— START OF Data supplied —
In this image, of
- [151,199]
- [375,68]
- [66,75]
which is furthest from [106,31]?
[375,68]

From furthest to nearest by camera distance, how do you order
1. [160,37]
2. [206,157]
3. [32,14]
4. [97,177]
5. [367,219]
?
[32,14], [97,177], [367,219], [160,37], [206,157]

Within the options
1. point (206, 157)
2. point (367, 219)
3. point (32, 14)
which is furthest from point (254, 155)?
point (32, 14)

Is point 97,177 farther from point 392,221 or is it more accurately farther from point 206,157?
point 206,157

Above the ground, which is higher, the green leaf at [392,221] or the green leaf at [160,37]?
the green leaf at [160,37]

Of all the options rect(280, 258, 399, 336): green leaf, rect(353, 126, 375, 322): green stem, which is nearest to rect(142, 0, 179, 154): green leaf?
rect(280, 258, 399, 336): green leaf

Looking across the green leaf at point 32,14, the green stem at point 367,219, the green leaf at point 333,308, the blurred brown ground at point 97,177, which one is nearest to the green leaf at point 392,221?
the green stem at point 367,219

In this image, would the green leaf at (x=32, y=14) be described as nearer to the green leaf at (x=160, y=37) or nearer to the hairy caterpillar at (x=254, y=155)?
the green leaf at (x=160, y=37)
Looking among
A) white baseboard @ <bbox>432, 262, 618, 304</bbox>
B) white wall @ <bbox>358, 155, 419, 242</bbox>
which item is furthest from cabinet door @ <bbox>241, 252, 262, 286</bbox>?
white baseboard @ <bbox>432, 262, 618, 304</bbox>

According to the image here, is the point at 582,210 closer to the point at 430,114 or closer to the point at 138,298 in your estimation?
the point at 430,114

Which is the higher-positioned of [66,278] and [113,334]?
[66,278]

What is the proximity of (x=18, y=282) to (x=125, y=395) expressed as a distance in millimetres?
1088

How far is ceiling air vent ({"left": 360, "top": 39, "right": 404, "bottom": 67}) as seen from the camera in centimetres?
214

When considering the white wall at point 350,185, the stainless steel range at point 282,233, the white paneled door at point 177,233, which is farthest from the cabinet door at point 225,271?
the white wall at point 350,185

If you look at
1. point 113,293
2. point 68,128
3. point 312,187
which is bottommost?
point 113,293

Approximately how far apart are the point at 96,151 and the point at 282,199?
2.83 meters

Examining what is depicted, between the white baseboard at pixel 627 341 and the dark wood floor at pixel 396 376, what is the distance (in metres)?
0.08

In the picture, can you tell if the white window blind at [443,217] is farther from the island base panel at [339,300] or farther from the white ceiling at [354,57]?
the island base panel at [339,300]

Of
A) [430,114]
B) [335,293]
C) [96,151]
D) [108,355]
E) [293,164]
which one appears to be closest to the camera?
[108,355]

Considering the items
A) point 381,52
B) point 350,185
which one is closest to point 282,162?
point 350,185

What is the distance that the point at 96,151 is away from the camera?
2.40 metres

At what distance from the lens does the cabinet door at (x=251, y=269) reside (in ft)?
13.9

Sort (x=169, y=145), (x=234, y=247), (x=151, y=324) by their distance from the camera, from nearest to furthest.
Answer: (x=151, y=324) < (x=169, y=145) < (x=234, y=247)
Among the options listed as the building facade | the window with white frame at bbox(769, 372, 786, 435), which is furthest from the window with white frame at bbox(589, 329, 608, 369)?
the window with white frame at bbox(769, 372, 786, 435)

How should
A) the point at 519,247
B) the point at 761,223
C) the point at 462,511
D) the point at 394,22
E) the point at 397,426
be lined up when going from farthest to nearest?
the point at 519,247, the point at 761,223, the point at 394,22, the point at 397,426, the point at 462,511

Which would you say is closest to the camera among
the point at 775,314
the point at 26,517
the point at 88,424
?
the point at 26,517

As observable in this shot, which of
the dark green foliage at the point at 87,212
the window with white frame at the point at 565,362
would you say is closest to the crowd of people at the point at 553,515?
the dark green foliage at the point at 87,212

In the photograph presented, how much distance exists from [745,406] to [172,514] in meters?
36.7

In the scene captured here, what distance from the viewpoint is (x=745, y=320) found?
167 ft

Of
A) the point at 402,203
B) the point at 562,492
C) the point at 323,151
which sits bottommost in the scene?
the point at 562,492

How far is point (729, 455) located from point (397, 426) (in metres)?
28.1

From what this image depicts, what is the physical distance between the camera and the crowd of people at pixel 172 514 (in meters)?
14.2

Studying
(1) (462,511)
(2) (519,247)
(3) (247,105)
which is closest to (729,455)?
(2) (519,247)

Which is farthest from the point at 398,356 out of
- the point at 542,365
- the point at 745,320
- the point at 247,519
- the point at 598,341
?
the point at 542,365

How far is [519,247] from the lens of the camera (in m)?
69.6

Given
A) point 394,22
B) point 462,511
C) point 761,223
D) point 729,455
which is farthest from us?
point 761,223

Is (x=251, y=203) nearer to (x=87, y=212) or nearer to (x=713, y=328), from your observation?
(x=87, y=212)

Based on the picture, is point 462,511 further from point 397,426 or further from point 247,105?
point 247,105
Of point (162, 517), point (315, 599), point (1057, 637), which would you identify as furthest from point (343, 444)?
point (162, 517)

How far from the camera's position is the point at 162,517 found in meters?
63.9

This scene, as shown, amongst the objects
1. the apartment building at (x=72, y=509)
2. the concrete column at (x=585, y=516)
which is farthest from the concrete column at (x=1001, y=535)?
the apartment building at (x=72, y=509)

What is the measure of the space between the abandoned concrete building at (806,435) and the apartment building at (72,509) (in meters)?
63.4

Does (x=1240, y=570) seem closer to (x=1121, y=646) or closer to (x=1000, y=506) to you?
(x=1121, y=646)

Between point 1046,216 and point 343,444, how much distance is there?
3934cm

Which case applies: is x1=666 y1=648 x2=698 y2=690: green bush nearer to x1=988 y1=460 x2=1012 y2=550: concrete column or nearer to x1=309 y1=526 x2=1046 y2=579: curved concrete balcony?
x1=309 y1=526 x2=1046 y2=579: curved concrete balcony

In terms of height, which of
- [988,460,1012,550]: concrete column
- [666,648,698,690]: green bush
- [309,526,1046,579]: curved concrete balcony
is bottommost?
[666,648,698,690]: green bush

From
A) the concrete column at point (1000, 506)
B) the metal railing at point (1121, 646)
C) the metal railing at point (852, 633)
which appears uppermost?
— END OF Data supplied —
§ Problem details
Reproduce all of the data above line for line, without changing a single character.

§ Response to the exercise
In this image, of
- [151,199]
- [375,68]
- [66,75]
which is furthest from [106,31]?
[375,68]

From furthest to nearest by camera distance, how do you order
1. [160,37]
2. [206,157]
3. [32,14]
4. [97,177]
5. [367,219]
?
[32,14], [97,177], [367,219], [160,37], [206,157]

Within the options
1. point (206, 157)
2. point (367, 219)
3. point (32, 14)
which is furthest from point (254, 155)?
point (32, 14)

Is point 97,177 farther from point 392,221 or is it more accurately farther from point 206,157?
point 206,157

Above the ground, which is higher, the green leaf at [392,221] or the green leaf at [160,37]?
the green leaf at [160,37]

Of all the options rect(280, 258, 399, 336): green leaf, rect(353, 126, 375, 322): green stem, which is nearest to rect(142, 0, 179, 154): green leaf?
rect(280, 258, 399, 336): green leaf

Looking across the green leaf at point 32,14, the green stem at point 367,219, the green leaf at point 333,308, the blurred brown ground at point 97,177, which one is nearest to the green leaf at point 392,221?
the green stem at point 367,219

In this image, would the green leaf at (x=32, y=14) be described as nearer to the green leaf at (x=160, y=37) or nearer to the hairy caterpillar at (x=254, y=155)?
the green leaf at (x=160, y=37)
Looking among
A) white baseboard @ <bbox>432, 262, 618, 304</bbox>
B) white wall @ <bbox>358, 155, 419, 242</bbox>
which item is furthest from cabinet door @ <bbox>241, 252, 262, 286</bbox>?
white baseboard @ <bbox>432, 262, 618, 304</bbox>

According to the image here, is the point at 582,210 closer to the point at 430,114 or closer to the point at 138,298 in your estimation?
the point at 430,114

Which is the higher-positioned of [66,278] and [113,334]?
[66,278]

What is the proximity of (x=18, y=282) to (x=125, y=395) expressed as a distance in millimetres?
1088

How far is ceiling air vent ({"left": 360, "top": 39, "right": 404, "bottom": 67}) as seen from the camera in centimetres?
214

When considering the white wall at point 350,185, the stainless steel range at point 282,233, the white paneled door at point 177,233, which is farthest from the cabinet door at point 225,271?
the white wall at point 350,185

If you look at
1. point 113,293
2. point 68,128
3. point 312,187
which is bottommost?
point 113,293

Approximately how far apart are the point at 96,151 and the point at 282,199?
2.83 meters

Examining what is depicted, between the white baseboard at pixel 627 341 and the dark wood floor at pixel 396 376, what is the distance (in metres)?
0.08

In the picture, can you tell if the white window blind at [443,217] is farther from the island base panel at [339,300] or farther from the white ceiling at [354,57]?
the island base panel at [339,300]

Of
A) [430,114]
B) [335,293]
C) [96,151]
D) [108,355]
E) [293,164]
which one appears to be closest to the camera?
[108,355]

Considering the items
A) point 381,52
B) point 350,185
which one is closest to point 282,162?
point 350,185

What is the distance that the point at 96,151 is away from the camera?
2.40 metres

At what distance from the lens does the cabinet door at (x=251, y=269) reside (in ft)?
13.9

Sort (x=169, y=145), (x=234, y=247), (x=151, y=324) by their distance from the camera, from nearest to furthest.
Answer: (x=151, y=324) < (x=169, y=145) < (x=234, y=247)
Among the options listed as the building facade | the window with white frame at bbox(769, 372, 786, 435), which is furthest from the window with white frame at bbox(589, 329, 608, 369)?
the window with white frame at bbox(769, 372, 786, 435)

How should
A) the point at 519,247
B) the point at 761,223
C) the point at 462,511
D) the point at 394,22
E) the point at 397,426
be lined up when going from farthest to nearest?
the point at 519,247, the point at 761,223, the point at 394,22, the point at 397,426, the point at 462,511

Which would you say is closest to the camera among
the point at 775,314
the point at 26,517
the point at 88,424
?
the point at 26,517

As observable in this shot, which of
the dark green foliage at the point at 87,212
the window with white frame at the point at 565,362
would you say is closest to the crowd of people at the point at 553,515?
the dark green foliage at the point at 87,212

In the photograph presented, how much distance exists from [745,406] to [172,514] in meters?
36.7

In the scene captured here, what distance from the viewpoint is (x=745, y=320) found?
167 ft

Of
A) the point at 402,203
B) the point at 562,492
C) the point at 323,151
which sits bottommost in the scene?
the point at 562,492

How far is point (729, 455) located from point (397, 426) (in metres)?
28.1

From what this image depicts, what is the physical distance between the camera and the crowd of people at pixel 172 514 (in meters)?
14.2

Studying
(1) (462,511)
(2) (519,247)
(3) (247,105)
which is closest to (729,455)?
(2) (519,247)

Which is farthest from the point at 398,356 out of
- the point at 542,365
- the point at 745,320
- the point at 247,519
- the point at 598,341
?
the point at 542,365

How far is [519,247] from the lens of the camera (in m)?
69.6

Given
A) point 394,22
B) point 462,511
C) point 761,223
D) point 729,455
which is farthest from us?
point 761,223

Is (x=251, y=203) nearer to (x=87, y=212) or nearer to (x=713, y=328), from your observation?
(x=87, y=212)

Based on the picture, is point 462,511 further from point 397,426 or further from point 247,105?
point 247,105
Of point (162, 517), point (315, 599), point (1057, 637), which would you identify as furthest from point (343, 444)?
point (162, 517)

How far from the camera's position is the point at 162,517 found in meters?
63.9

This scene, as shown, amongst the objects
1. the apartment building at (x=72, y=509)
2. the concrete column at (x=585, y=516)
which is farthest from the concrete column at (x=1001, y=535)?
the apartment building at (x=72, y=509)

What is the measure of the space between the abandoned concrete building at (806,435) and the apartment building at (72,509) (in meters)?
63.4

Does (x=1240, y=570) seem closer to (x=1121, y=646) or closer to (x=1000, y=506) to you?
(x=1121, y=646)

Between point 1046,216 and point 343,444, how much distance is there?
3934cm

Which case applies: is x1=666 y1=648 x2=698 y2=690: green bush nearer to x1=988 y1=460 x2=1012 y2=550: concrete column or nearer to x1=309 y1=526 x2=1046 y2=579: curved concrete balcony?
x1=309 y1=526 x2=1046 y2=579: curved concrete balcony

In terms of height, which of
- [988,460,1012,550]: concrete column
- [666,648,698,690]: green bush
- [309,526,1046,579]: curved concrete balcony
is bottommost?
[666,648,698,690]: green bush

From
A) the concrete column at point (1000, 506)
B) the metal railing at point (1121, 646)
C) the metal railing at point (852, 633)
which appears uppermost?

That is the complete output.